TED-Multilingual-Parallel-Corpus
TED-Multilingual-Parallel-Corpus copied to clipboard
why not english copus
Dear Sir Why not you prepare a english-foreign language corpus, i think this is the most common corpus for developer.
Regards
i also missed the english corpus. however it is easy to download any talk transcript in json format: wget --no-clobber --no-check-certificate https://www.ted.com/talks/2695/transcript.json?language=en
I agree with @ttjslbz . @405cddd83a828cec , How can I know if the transcript is aligned to other transcripts?
I am reopening the project and going to update the corpus soon.
How did you align the current corpus? Most of the alignment tools are based dictionaries or translations:
- https://github.com/danielvarga/hunalign
- https://github.com/rsennrich/bleualign or are complex like https://github.com/anoidgit/yasa More promising is a multilingual embedding, but this seems to be very hardware intensive: https://github.com/facebookresearch/LASER/tree/master/tasks/bucc
although the timestamps do not 100% match, you can use the timestamp to align the texts:
i did that for the english-hungarian to reconstruct the aligned sentences, and works pretty well for any language. there is no need for dictionaries or other tools.

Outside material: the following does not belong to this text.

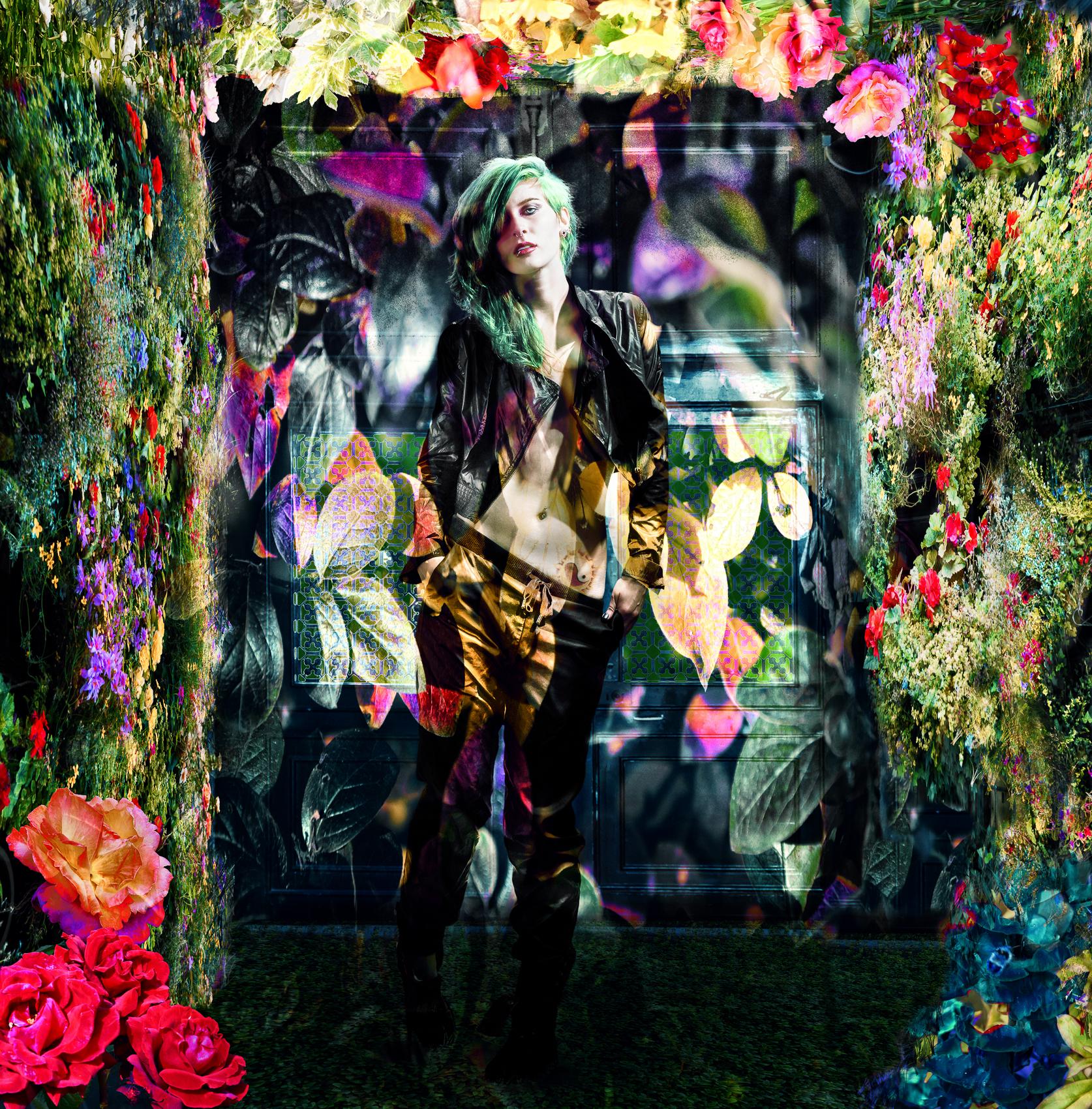 2015-08-23 Emmy Grimes Dark Beauty-440-Edit.jpg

here is an example: {"time":676000,"text":"A tuberkulózis előfordulási aránya Pine Ridge-ben"}, {"time":676814,"text":"The tuberculosis rate on Pine Ridge"}
and here are some of the search results of 'tuberculosis' from my index:
TEXTS:
- But let's stick first to TUBERCULOSIS. -> De maradjunk a tbc-nél. (bart weetjens how i taught rats to sniff out land mines.txt)

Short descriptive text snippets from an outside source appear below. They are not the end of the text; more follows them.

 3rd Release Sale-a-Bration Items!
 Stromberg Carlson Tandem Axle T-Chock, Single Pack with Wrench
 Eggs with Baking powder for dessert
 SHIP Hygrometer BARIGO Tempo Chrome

- Let's consider the big three: HIV, malaria, TUBERCULOSIS. -> Nézzük csak meg a nagy hármast: HIV, malária, tuberkulózis. (mark kendall demo a needle free vaccine patch that s safer and way cheaper.txt)
- This is more than HIV/AIDS, malaria and TUBERCULOSIS combined. -> Ez több, mint a HIV/AIDS, malária és tuberkolózis együtt. (josette sheeran ending hunger now.txt)
- She herself was suffering from HIV; she was suffering from TUBERCULOSIS. -> A lány szenvedett a HIV-től, szenvedett a tuberkulózistól. (gordon brown.txt)
- I began documenting the close connection between HIV/AIDS and TUBERCULOSIS. -> Elkezdtem dokumentálni a szoros kapcsolatot HIV/AIDS és tüdőbaj fertőzés között. (james nachtwey s searing pictures of war.txt)
- It would give us an unfair advantage against battling HIV/AIDS, TUBERCULOSIS and other epidemics. -> Ez hallatlanul nagy előnyhöz juttatna minket a HIV/AIDS, a tuberkulózis és más járványok elleni harcban. (andreas raptopoulos no roads there s a drone for that.txt)
- So it was the spread of TUBERCULOSIS and the spread of cholera that I was responsible for inhibiting. -> Így a tuberkulózis és a kolera terjedésének megállításáért voltam felelős. (gary slutkin let s treat violence like a contagious disease.txt)
- The TUBERCULOSIS rate on Pine Ridge is approximately eight times higher than the US national average. -> A tuberkulózis előfordulási aránya Pine Ridge-ben nagyjából nyolcszor magasabb, mint az amerikai nemzeti átlag. (aaron huey.txt)
- He was haunted by the loss of his mother and his wife, who both died of TUBERCULOSIS at the age of 24. -> Az édesanyja és a felesége halála kísértette, akik mindketten tuberkulózisban haltak meg, 24 évesen. (scott peeples why should you read edgar allan poe.txt)
I agree with @ttjslbz . @405cddd83a828cec , How can I know if the transcript is aligned to other transcripts?
the transcript is meant to be aligned to the speaker's voice. my experience is that the english-hungarian is pretty much aligned. i suppose the other ones also... it is easy to verify.
I am reopening the project and going to update the corpus soon.
Is there any update to this that I am failing to find?